### [Given request]
Answer the following from the article on Beccs Stockholm below.
(a) How much biogenic CO₂ per year is the project designed to capture?
(b) Which company awarded Mammoet the heavy-lift contract?
(c) At what depth does the Carbon Capture and Storage Association say carbon dioxide is typically stored?

### [Document excerpt]
# # # # #
Mammoet Joins Beccs Stockholm Build as Europe’s Carbon-Removal Ambition Moves From Policy to Steel

Mammoet’s heavy-lift contract for Beccs Stockholm moves Europe’s carbon-removal ambitions from policy architecture to physical construction. At Stockholm Exergi’s Värtan energy plant, one of the continent’s most closely watched BECCS projects is taking shape, designed to capture up to 800,000 tonnes of biogenic CO₂ a year and store it permanently beneath the North Sea. With Saipem leading design, procurement and construction, and Mammoet preparing to deploy one of the world’s largest land-based cranes, the project is becoming a test case for whether negative emissions can be engineered at urban-industrial scale.

Stockholm, Sweden | May 21, 2026 - Mammoet, the global engineered heavy-lifting and transport specialist, has been awarded a contract by Saipem to carry out the heavy-lift scope for Beccs Stockholm, pushing one of Europe’s first large-scale carbon-removal projects deeper into its construction phase. The award places Mammoet’s specialist cranes and logistics at the centre of a facility that Stockholm Exergi is building at its Värtan combined heat and power plant, where carbon dioxide from biomass combustion will be captured, liquefied, transported and permanently stored underground rather than released into the atmosphere.

The project is more than another industrial retrofit. It is a test of whether Europe can convert its climate-neutrality ambition into a functioning carbon-management chain, linking urban energy systems, carbon capture technology, marine transport, geological storage and a market for certified removals. The Global CCS Institute has framed Europe as an increasingly active carbon capture and storage region, with policy, public funding and storage infrastructure beginning to converge around large-scale deployment.

The Carbon-Capture Logic Behind the Project

Carbon capture and storage, or CCS, is the broad industrial process of capturing carbon dioxide, transporting it by pipeline, ship, truck or rail, and storing it deep underground so that it does not enter the atmosphere. The Carbon Capture and Storage Association says carbon dioxide can be stored in geological formations typically 1–3 kilometres below the seabed or surface, with sites selected and monitored to ensure secure long-term storage.

That framework matters because Beccs Stockholm is not a conventional emissions-abatement project. It is a BECCS project, which stands for bioenergy with carbon capture and storage. In ordinary CCS, the technology can prevent carbon dioxide from entering the atmosphere. In BECCS, the carbon dioxide being captured is biogenic CO₂, released when biomass is used as fuel. Because the biomass had previously absorbed carbon dioxide from the atmosphere while growing, capturing and permanently storing the CO₂ after energy production can create negative emissions, meaning carbon is removed from the atmospheric cycle rather than merely prevented from rising further.
# # # # #
### [Supplied material]
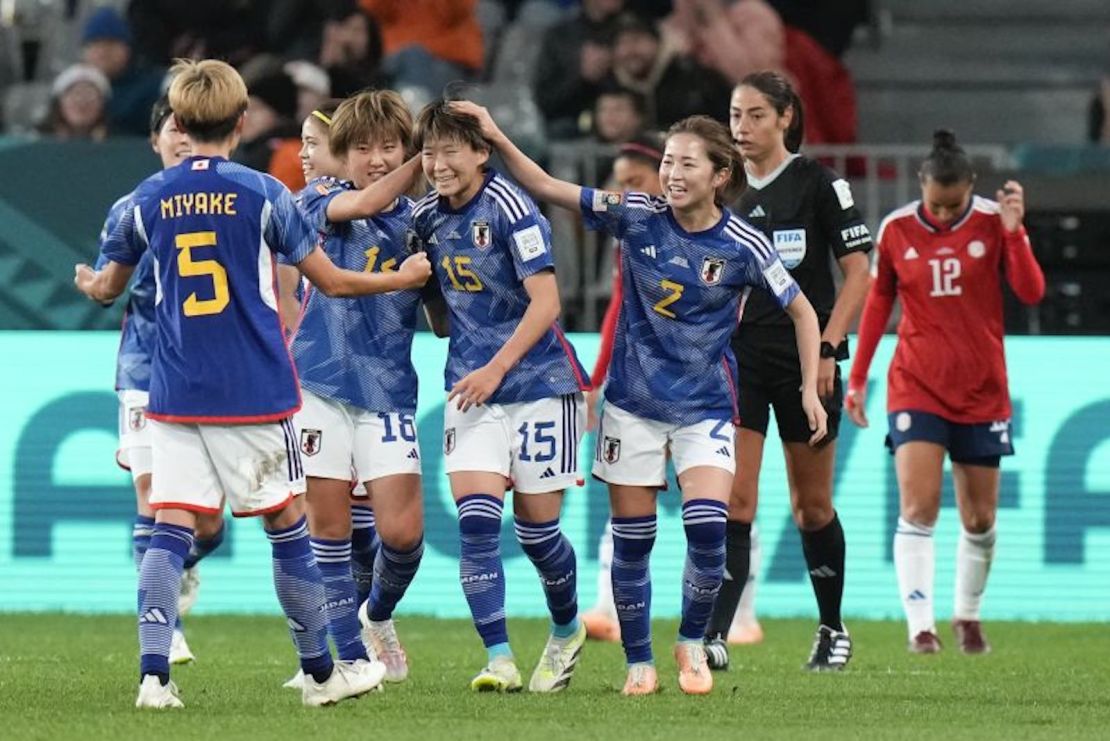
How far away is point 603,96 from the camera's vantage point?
49.3 feet

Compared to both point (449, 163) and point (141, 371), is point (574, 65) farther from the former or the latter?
point (449, 163)

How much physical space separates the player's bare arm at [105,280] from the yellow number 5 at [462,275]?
120 centimetres

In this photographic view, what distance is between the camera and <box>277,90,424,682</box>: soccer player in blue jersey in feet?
27.5

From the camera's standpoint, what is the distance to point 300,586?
7461mm

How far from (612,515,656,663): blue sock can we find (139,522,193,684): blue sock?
1687 millimetres

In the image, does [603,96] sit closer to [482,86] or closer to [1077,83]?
[482,86]

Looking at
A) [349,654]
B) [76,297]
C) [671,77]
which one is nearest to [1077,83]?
[671,77]

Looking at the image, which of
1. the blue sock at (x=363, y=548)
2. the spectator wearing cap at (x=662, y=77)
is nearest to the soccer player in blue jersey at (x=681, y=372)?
the blue sock at (x=363, y=548)

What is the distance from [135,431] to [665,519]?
360 cm

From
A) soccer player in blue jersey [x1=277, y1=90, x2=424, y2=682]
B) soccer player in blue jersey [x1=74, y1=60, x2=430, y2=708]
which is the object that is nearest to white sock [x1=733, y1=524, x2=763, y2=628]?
soccer player in blue jersey [x1=277, y1=90, x2=424, y2=682]

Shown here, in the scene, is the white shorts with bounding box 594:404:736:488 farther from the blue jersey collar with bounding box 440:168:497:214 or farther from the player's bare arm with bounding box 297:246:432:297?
the player's bare arm with bounding box 297:246:432:297

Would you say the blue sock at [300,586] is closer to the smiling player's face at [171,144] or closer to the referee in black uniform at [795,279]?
the smiling player's face at [171,144]

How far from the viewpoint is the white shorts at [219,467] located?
24.0ft

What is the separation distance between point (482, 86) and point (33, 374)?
203 inches
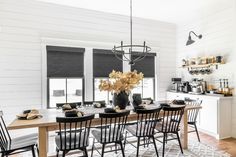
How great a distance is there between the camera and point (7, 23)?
3812 millimetres

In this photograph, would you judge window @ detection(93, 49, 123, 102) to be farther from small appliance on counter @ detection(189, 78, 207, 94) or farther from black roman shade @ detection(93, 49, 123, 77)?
small appliance on counter @ detection(189, 78, 207, 94)

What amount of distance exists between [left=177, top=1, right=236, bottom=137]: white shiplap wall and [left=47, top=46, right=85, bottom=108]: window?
3.19 metres

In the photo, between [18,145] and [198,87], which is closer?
[18,145]

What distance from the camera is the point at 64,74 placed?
4262mm

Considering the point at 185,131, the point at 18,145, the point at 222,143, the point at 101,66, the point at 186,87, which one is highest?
the point at 101,66

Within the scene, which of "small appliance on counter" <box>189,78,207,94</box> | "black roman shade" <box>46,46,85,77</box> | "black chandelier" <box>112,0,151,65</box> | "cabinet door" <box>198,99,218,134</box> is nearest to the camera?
"black chandelier" <box>112,0,151,65</box>

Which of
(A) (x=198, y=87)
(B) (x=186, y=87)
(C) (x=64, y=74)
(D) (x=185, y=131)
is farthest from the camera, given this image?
(B) (x=186, y=87)

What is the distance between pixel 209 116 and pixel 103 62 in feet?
9.57

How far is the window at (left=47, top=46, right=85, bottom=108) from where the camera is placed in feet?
13.7

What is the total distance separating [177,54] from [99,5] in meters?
2.94

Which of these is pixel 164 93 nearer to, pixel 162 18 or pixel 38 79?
pixel 162 18

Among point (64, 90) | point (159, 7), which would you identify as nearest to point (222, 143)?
point (159, 7)

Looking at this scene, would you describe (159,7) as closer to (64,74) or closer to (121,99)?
(121,99)

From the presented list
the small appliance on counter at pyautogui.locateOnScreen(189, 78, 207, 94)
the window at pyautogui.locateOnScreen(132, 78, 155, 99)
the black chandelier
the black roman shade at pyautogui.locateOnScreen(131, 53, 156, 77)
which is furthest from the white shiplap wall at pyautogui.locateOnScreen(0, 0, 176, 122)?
the small appliance on counter at pyautogui.locateOnScreen(189, 78, 207, 94)
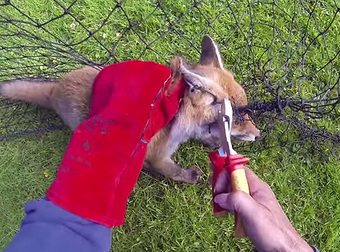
# # # # #
### [Worked answer]
(a) Up to 800,000 tonnes a year.
(b) Saipem.
(c) Typically 1–3 kilometers below the seabed or surface.